In The Quality of Health Care Providers (NBER Working Paper No. 7327), authors Mark McClellan and Douglas Staiger describe a systematic approach to assessing hospital quality which overcomes many of the key limitations of existing methods. First, it reduces measurement costs by isolating particular combinations of indicators that provide a truer measure of quality at a hospital. Second, it performs better than alternative approaches in reducing the problem of "very noisy" measurements resulting from small patient samples and large numbers of factors outside the health care system affecting patient outcomes. Finally, the authors' approach allows them to make better predictions about the current and future quality of providers than existing methods do.

McClellan and Staiger apply their approach to an analysis of heart disease in elderly Americans, the successful treatment of which is highly dependent on quality care. They find that differences across hospitals in short-term mortality rates following a heart attack, adjusted for patient demographics, are excellent indicators of the quality of care. Those rates vary dramatically across hospitals, with differences that are persistent over time, and are highly correlated with alternative indicators of quality.

Using the same methodology and data on patient outcomes from 1984 to 1994, the authors attempt to compare quality between for-profit and not-for-profit hospitals. In Comparing Hospital Quality at For-Profit and Not-for-profit Hospitals (NBER Working Paper No.7324), they observe that, on average, for-profit hospitals have higher mortality among elderly patients with heart disease, and that this difference has grown over the past decade. Not-for-profit hospitals perform better with elderly patients with heart disease, even after adjustments are made for differences in hospital size, teaching status, whether the hospital is in a city, and patient demographics. Much of this difference is attributed to the location of the for-profit hospitals, though.

For-profits tend to locate in areas with higher costs and worse outcomes. Not controlling for these area effects, it would look like they tend to have somewhat higher costs and worse outcomes -- an error commonly made in the literature. Within the areas where they locate, they tend to do a little better than average on both.

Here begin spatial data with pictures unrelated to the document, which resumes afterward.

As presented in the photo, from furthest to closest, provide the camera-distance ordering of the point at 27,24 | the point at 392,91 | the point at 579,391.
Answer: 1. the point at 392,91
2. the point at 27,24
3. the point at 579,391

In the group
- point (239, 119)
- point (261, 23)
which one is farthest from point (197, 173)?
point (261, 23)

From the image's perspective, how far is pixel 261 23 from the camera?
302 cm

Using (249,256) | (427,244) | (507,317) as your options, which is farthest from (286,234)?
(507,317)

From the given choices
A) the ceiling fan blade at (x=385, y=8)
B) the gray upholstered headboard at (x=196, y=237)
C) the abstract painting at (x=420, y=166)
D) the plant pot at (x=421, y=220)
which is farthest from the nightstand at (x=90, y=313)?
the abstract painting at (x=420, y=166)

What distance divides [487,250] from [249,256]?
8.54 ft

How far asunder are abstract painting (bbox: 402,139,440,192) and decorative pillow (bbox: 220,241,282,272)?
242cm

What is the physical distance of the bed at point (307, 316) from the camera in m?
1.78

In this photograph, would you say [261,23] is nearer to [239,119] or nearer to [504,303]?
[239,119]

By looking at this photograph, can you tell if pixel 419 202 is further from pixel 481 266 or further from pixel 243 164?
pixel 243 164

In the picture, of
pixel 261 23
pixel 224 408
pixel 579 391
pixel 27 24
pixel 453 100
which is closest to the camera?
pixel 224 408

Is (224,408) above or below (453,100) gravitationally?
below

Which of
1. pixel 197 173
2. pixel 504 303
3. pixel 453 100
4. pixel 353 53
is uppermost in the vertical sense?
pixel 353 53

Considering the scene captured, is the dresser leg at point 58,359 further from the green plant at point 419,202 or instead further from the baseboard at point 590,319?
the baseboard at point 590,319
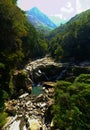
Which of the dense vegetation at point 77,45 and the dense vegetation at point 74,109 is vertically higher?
the dense vegetation at point 77,45

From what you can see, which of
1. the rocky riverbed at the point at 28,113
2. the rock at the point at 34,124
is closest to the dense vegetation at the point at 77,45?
the rocky riverbed at the point at 28,113

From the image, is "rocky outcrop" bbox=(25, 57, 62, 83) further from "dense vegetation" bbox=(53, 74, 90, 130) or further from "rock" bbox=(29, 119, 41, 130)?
"dense vegetation" bbox=(53, 74, 90, 130)

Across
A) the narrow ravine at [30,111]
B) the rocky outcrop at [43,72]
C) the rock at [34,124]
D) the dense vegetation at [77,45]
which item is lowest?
the rock at [34,124]

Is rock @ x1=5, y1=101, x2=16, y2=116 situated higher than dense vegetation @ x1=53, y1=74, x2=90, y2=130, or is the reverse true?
rock @ x1=5, y1=101, x2=16, y2=116

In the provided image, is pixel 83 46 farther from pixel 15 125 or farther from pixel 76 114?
pixel 76 114

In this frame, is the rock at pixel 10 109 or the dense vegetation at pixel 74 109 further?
the rock at pixel 10 109

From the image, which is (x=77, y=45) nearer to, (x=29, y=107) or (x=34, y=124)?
(x=29, y=107)

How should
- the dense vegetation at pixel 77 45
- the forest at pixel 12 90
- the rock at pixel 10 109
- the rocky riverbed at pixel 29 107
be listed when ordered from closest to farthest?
the forest at pixel 12 90
the rocky riverbed at pixel 29 107
the rock at pixel 10 109
the dense vegetation at pixel 77 45

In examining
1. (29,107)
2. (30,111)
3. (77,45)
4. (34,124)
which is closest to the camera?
(34,124)

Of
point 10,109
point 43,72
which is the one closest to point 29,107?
point 10,109

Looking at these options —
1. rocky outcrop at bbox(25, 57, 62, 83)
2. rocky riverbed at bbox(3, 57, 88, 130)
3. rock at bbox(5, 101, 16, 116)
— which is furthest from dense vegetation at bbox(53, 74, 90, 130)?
rocky outcrop at bbox(25, 57, 62, 83)

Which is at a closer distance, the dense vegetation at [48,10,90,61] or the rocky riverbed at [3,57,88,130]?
the rocky riverbed at [3,57,88,130]

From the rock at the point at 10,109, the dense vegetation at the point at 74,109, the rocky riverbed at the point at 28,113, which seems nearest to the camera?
the dense vegetation at the point at 74,109

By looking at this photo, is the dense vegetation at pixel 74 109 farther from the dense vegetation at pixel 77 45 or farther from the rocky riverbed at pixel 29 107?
the dense vegetation at pixel 77 45
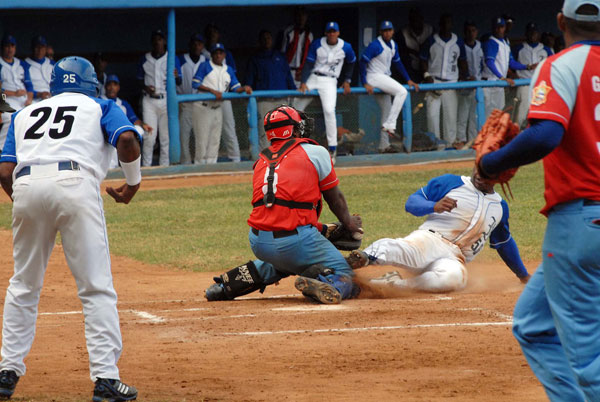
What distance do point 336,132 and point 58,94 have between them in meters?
12.1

In other words after adjusting for other differences between market areas, the mortality measure indicates that for-profit hospitals offer better quality. More striking are the differences in mortality rates within each hospital ownership type.

The authors examined three market areas with varying for-profit/not-for-profit hospitals within them, resulting in a sample of 3,718 hospitals. Overall, the authors' analysis suggests that factors other than profit status may be the main determinants of quality care in hospitals.